Provided records:
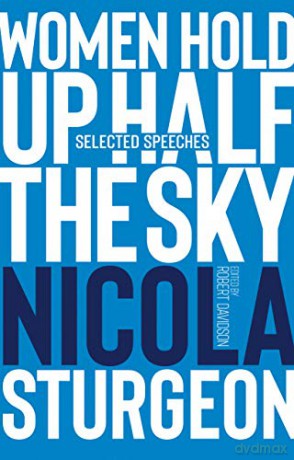Women Hold Up Half the Sky: Selected Speeches of Nicola Sturgeon - Robert Davidson [KSIĄŻKA]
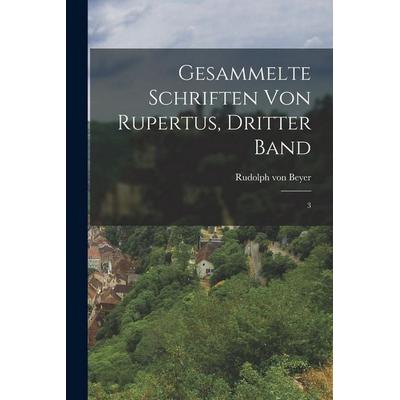 Gesammelte Schriften von Rupertus, dritter Band, Taschenbuch von Rudolph Beyer, Legare Street Press, 978-1-01-861090-0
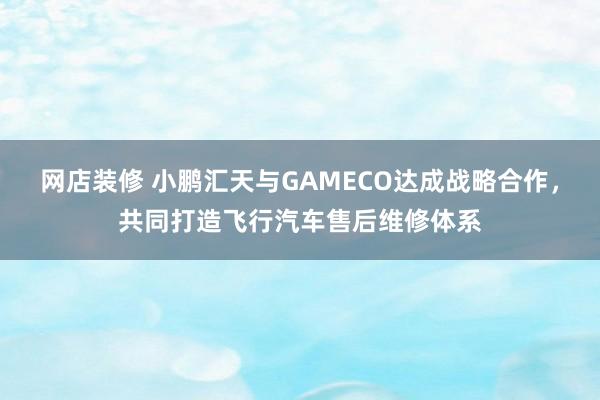 网店装修 小鹏汇天与GAMECO达成战略合作，共同打造飞行汽车售后维修体系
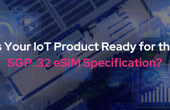 Is Your IoT Product Ready for the SGP .32 eSIM Specification?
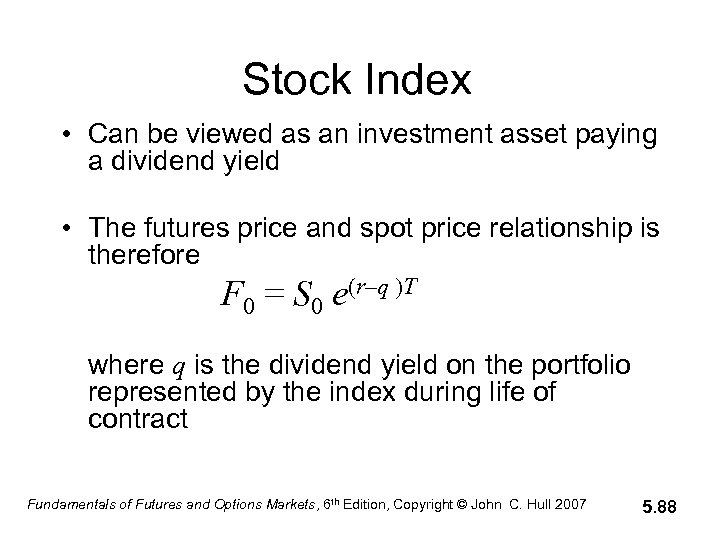 Stock Index • Can be viewed as an investment asset paying a dividend yield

Requirement:
Reproduce all lines above exactly. Leave the images out.

Solution to the exercise:
Women Hold Up Half the Sky: Selected Speeches of Nicola Sturgeon - Robert Davidson [KSIĄŻKA]
 Gesammelte Schriften von Rupertus, dritter Band, Taschenbuch von Rudolph Beyer, Legare Street Press, 978-1-01-861090-0
 网店装修 小鹏汇天与GAMECO达成战略合作，共同打造飞行汽车售后维修体系
 Is Your IoT Product Ready for the SGP .32 eSIM Specification?
 Stock Index • Can be viewed as an investment asset paying a dividend yield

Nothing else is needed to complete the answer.